In this research, we investigated how different input data structures and sample sizes influence CNN-based land cover classification models. First, two different input features—a new representation of spectral information based on the framework of Kim et al. [35] and a 2-D matrix approach—were applied on CNNs with multi-temporal multispectral images. Second, we compared the performance of our proposed models with the line graph image-based CNN model [35], patch-based CNN, the 1-D CNN model [32], random forest (RF), and support vector machine (SVM). Third, we analyzed the effect of sample size on the models through oversampling and undersampling. Lastly, we compared and discussed the sensitivity of the models.

2. Proposed Methods

2.1. 2-D Feature Extraction

This study introduces two new input features to CNNs: Polygon images and 2-D matrices. A polygon image is defined as a plane figure that is bounded by finite straight-line segments closing in a loop to form a closed polygonal chain. Different to a line graph, a polygon uses four quadrants, even though spectral reflectance values may be very low. Moreover, the vertical and horizontal differences of a polygon graph image by class would be higher than those of a line graph image because of its closed shape. Figure 1a shows how to create a polygon image of a pixel in the m-th row and n-th column of multi-temporal and multi-spectral images. The vertices of the polygon are located at the polar coordinate with the same angle interval as pixel values on the m-th row and n-th column of spectral bands. The number of vertices is equal to the number of image dates multiplied by the number of spectral bands. The line segments between neighboring vertices are connected. The filled polygon is converted to a gridded image with fixed rows and columns. In a gridded image, the polygon was filled with 1 and backgrounds were zero-filled. The second new feature type explored uses a 2-D matrix approach. Different to the 1-D vector approach [32], the 2-D matrices are aligned with spectral bands (x axis) and time (y axis) as shown in Figure 1b.

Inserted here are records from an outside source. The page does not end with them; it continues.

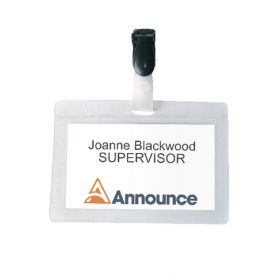 SELF LAMINATING BADGE 54X90MM PK25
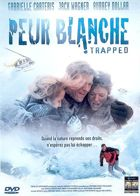 Peur blanche - Trapped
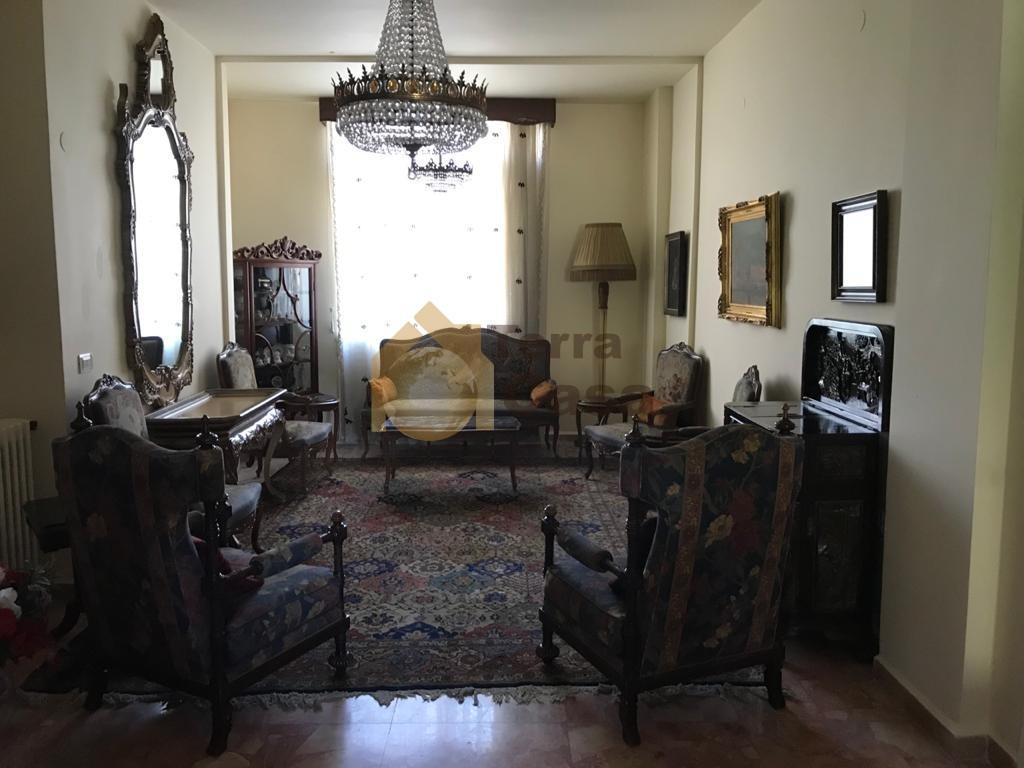 Boulevard zahle fully furnished apartment .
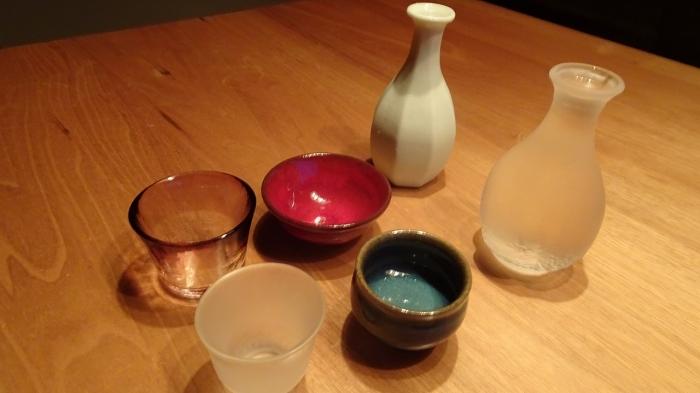 侘桜食事 (5)
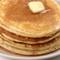 Масленица – 2012: семь дней гуляем! Масленица, рецепты блинов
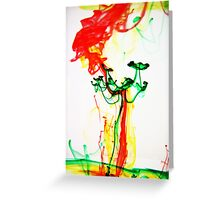 Green Flower on Planet Mars- Ink in Water Greeting Card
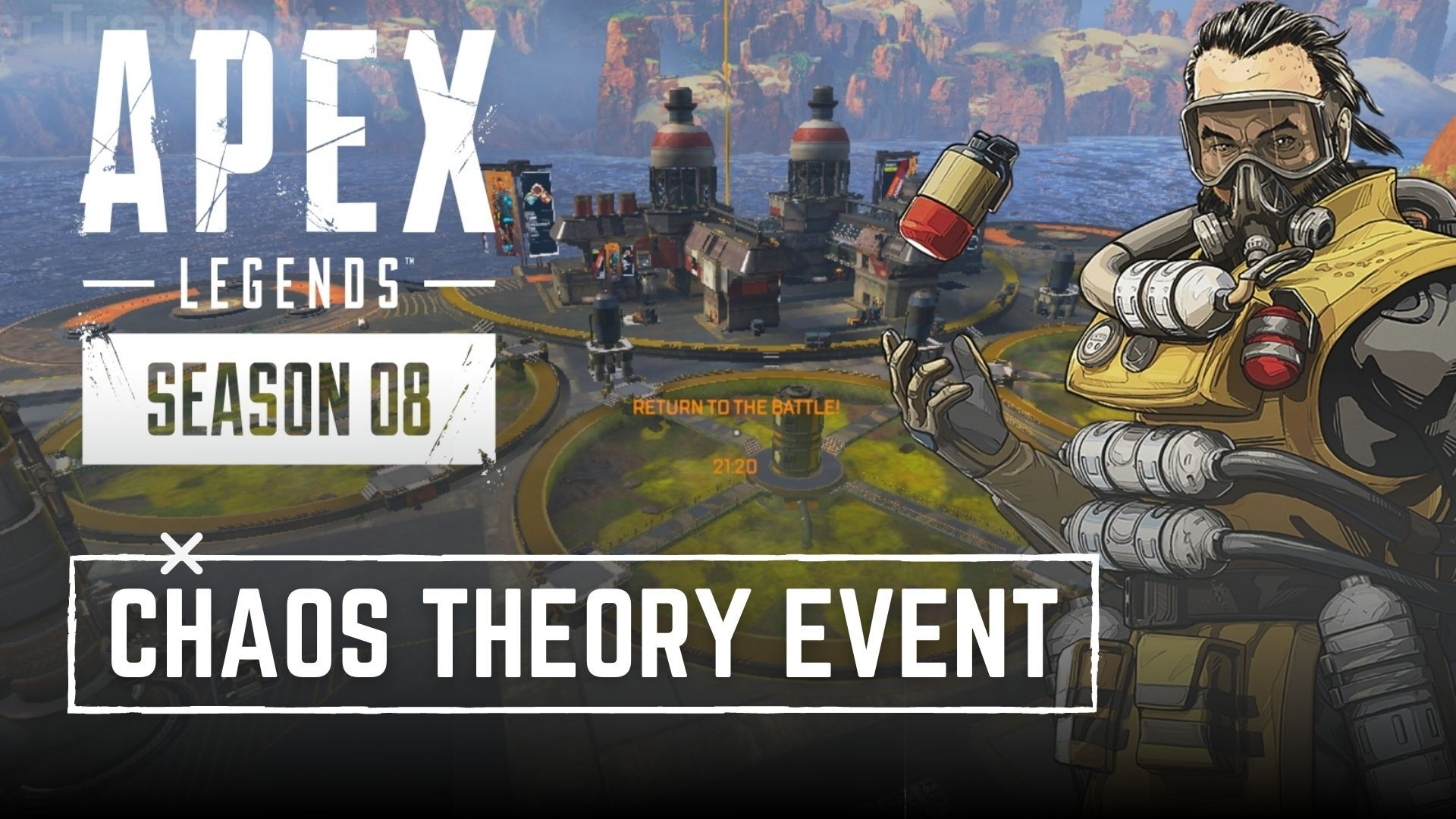 Apex Legends Chaos Theory event: Caustic Town Takeover, Leaks, heirloom - Dexerto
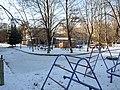 Садик - panoramio.jpg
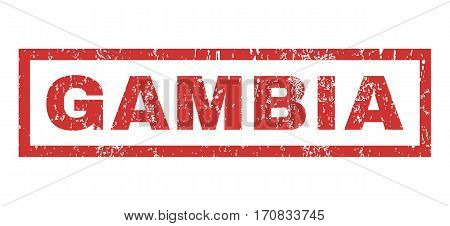 Gambia text rubber seal stamp watermark. Tag inside rectangular banner with grunge design and scratched texture. Horizontal vector red ink sign on a white background.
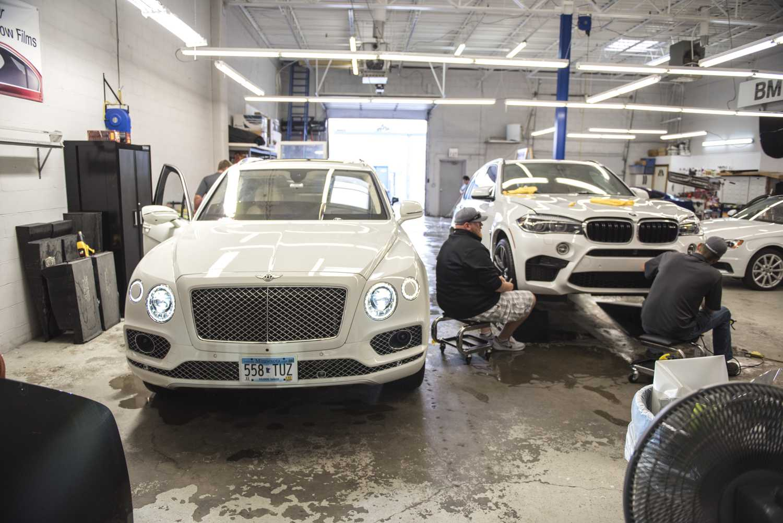 Bentley Bentayga Midwest Clear Bra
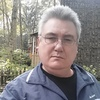 alex, 54, г.Падерборн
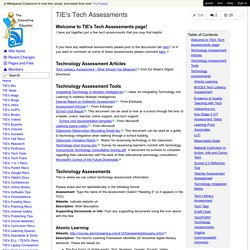 TheInnovativeEducator - TIE's Tech Assessments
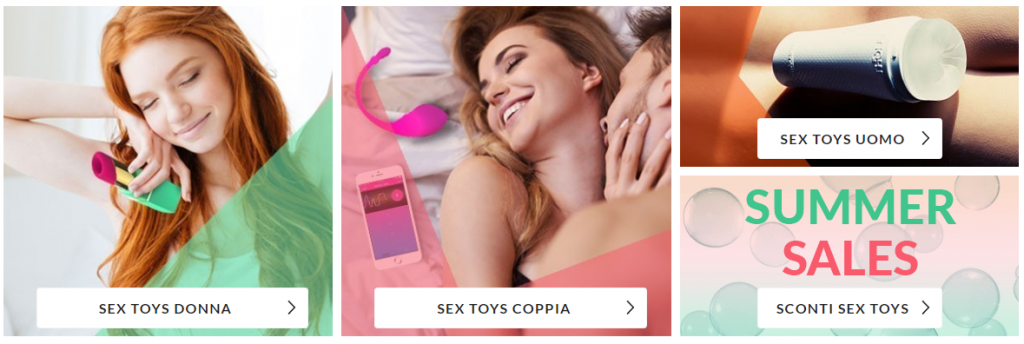My Secret Case Sex Toys Donna
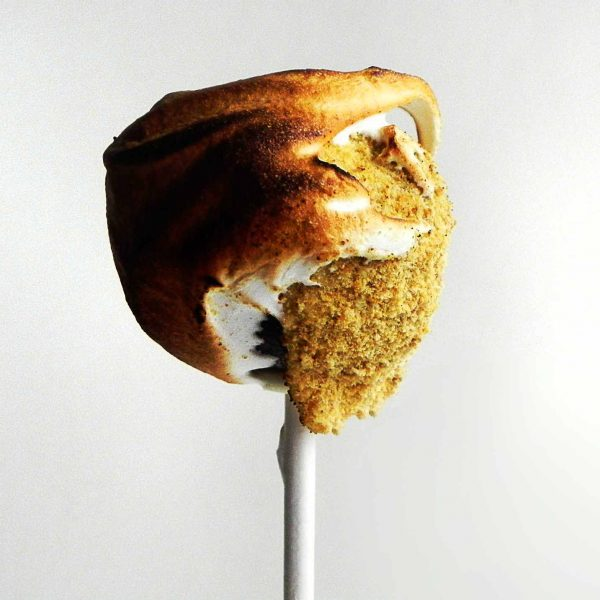 This recipe for S'Mores Truffle Pops will make you the star of the party! They are everything you remember from around the campfire in a tiny bite sized dessert sure to wow your guests!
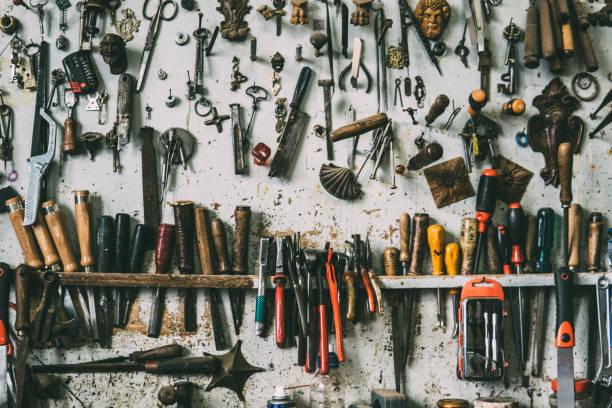 araçlar çalışma arka plan - tutamak üretilmiş nesne stok fotoğraflar ve resimler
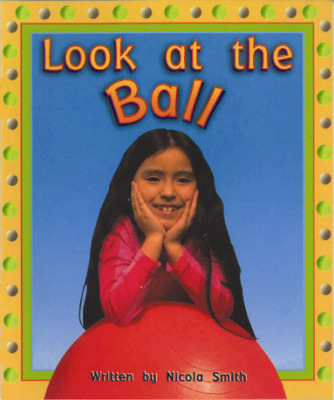 Storyteller, (Level C) Look at the Ball, 6-pack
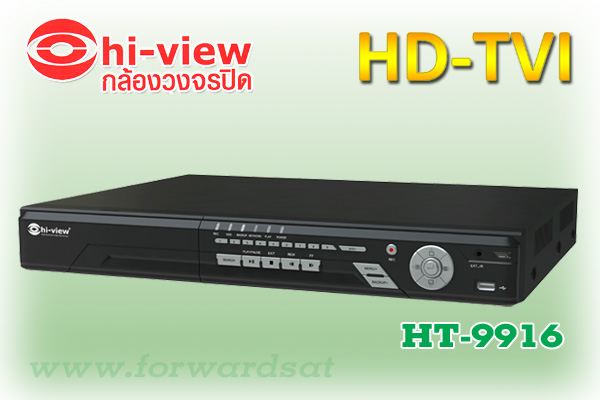 HIVIEW HD-TVI DVR 16 CH, Model HT-9916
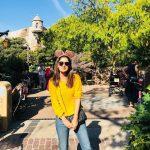 Vani Bhojan, yellow t shirt, outing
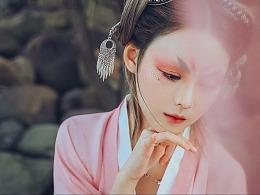 《九歌·湘君》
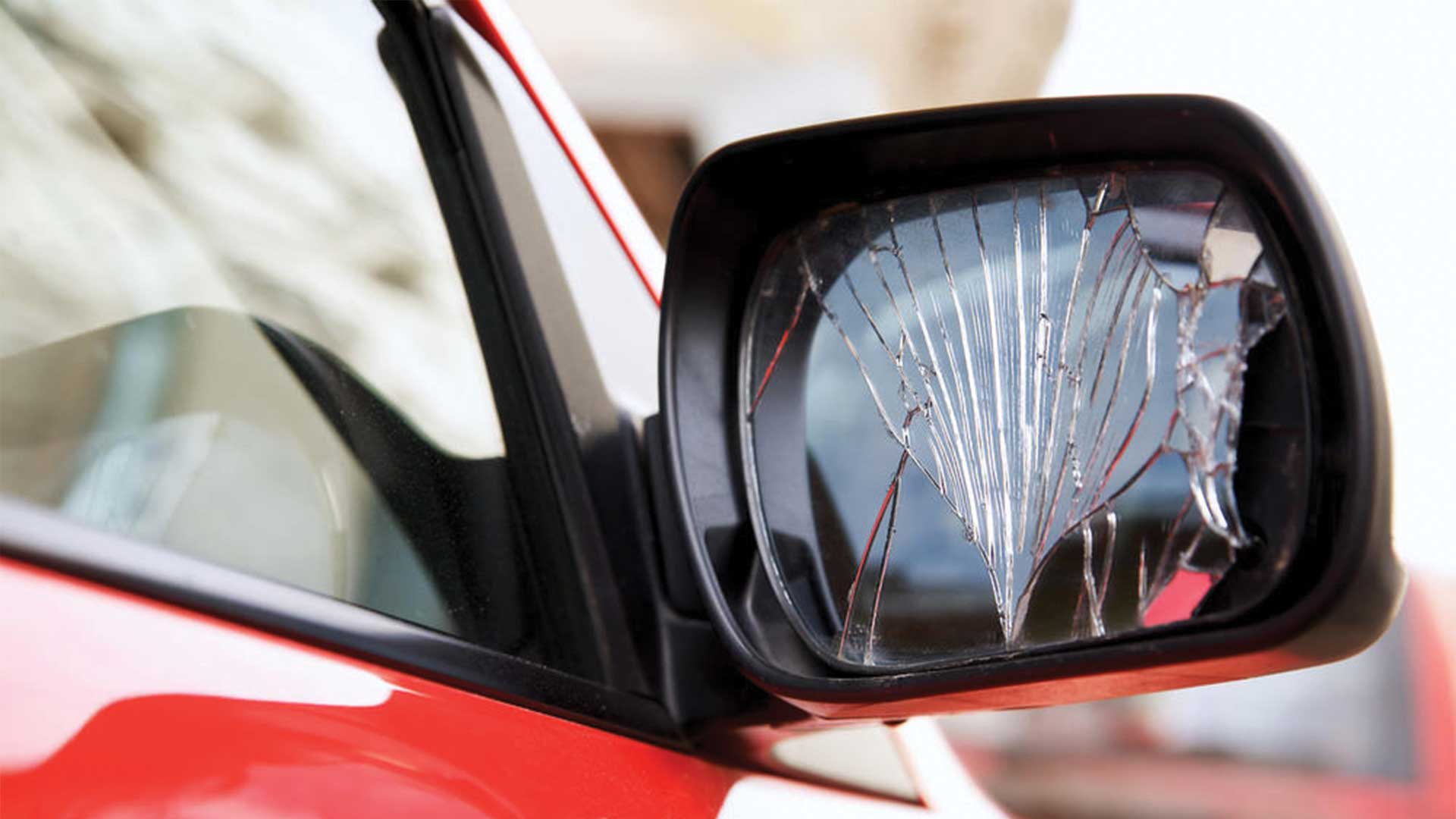 Side Mirror Repairs Panel Beating Services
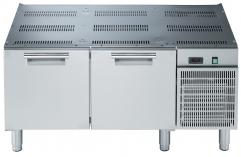 Подставка холодильная, 1200 мм (2 выдвижных ящика)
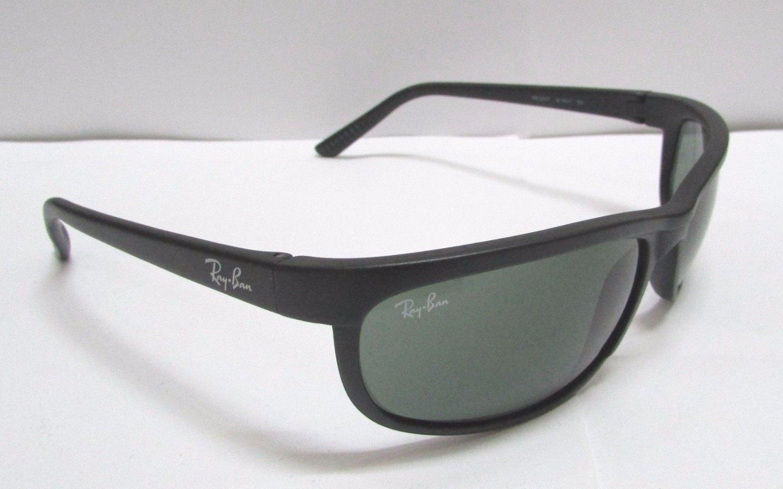 Ray-Ban Sunglasses 2027 W1847 Predator II Black Green Classic NEW & 100% Original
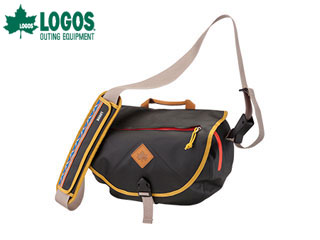 LOGOS/ロゴス ★★★88200055 CADVEL SPLASH メッセンジャー PKSS06
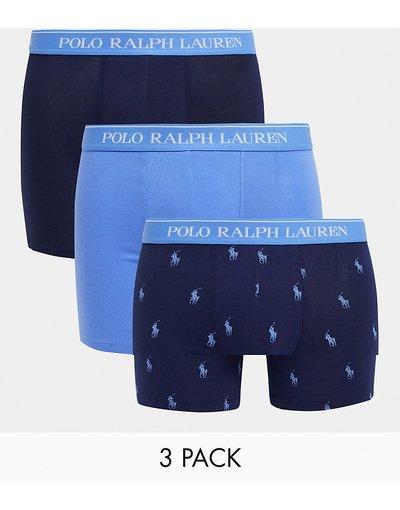 Intimo Blu navy uomo Confezione risparmio da 3 boxer aderenti blu/blu navy/con logo pony su tutto il capo - Polo Ralph Lauren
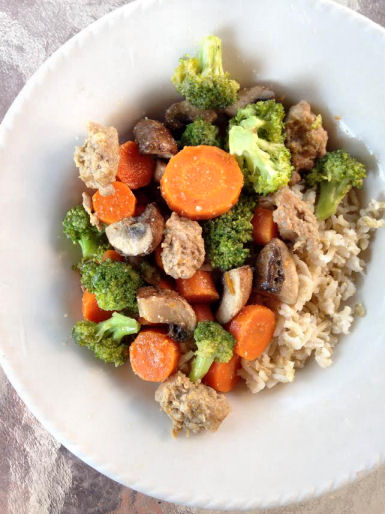 Steamed vegetables with sausage and brown rice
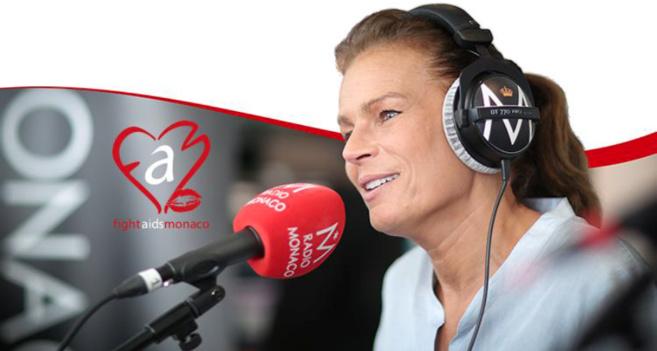 La Princesse Stéphanie sur Radio Monaco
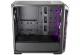 Cooler Master MasterBox MB520 RGB ATX ミドルタワー型PCケース|MCB-B520-KGNN-RGB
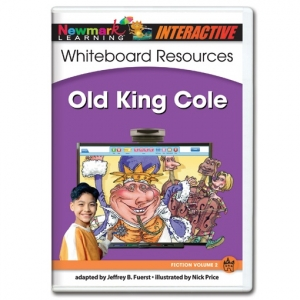 OLD KING COLE INTERACTIVE WH..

2.2. Convolutional Neural Networks

CNNs are a type of deep learning method that use convolutional multiplication based on artificial neural networks [37]. Recently, CNN have been widely used in land cover classification, showing remarkable performance [18,19,32,33,38,39,40,41]. Typical CNNs are composed of convolutional layers, pooling layers, and fully connected layers. Given an image (or a vector for 1-D CNN), several filters with a specific window size sweep the image (or the vector) to create feature maps at convolutional layers. Filters are trained to extract significant features of the input data. Pooling layers reduce the spatial size of feature maps by extracting a representative value, such as a mean or maximum value, from a given window. This process is widely used to make the CNN model more robust by avoiding overfitting problems while considerably decreasing the computational cost [42]. Fully connected layers produce the final result of classification or regression with the features from previous layers. In addition, dropout is a widely used regularization method to alleviate the overfitting problem. Dropout randomly drops a few connections between layers by setting the weights of the connections to zero [43,44]. Dropout can be applied to any of the aforementioned layers.

2.3. CNN Architecture

In this study, CNN models with different 2-D inputs (Figure 1) were developed. To find the optimal relationship between the input graph size and model performance, we compared the classification results for various input sizes (i.e., 50 × 50, 100 × 100, 200 × 200, and 400 × 400) for line and polygon graphs. Larger input graph sizes provide more detailed information, but a preliminary experiment found no improvement when input graphs were larger than 100 × 100 (not shown). The optimal size of the polygon-based input images was determined to be 100 × 100 in this study. The different input sizes of the polygon image (100 × 100) and the two-dimensional matrix (4 × 7) demand different CNN architectures, which are described in Figure 2. CNN models were optimized over each input dataset to compare their best result, rather than using a single CNN structure over all input types. We designated the CNN models according to the input features (i.e., the polygon image: CNN-Polygon; and the 2-D matrix: CNN-Matrix).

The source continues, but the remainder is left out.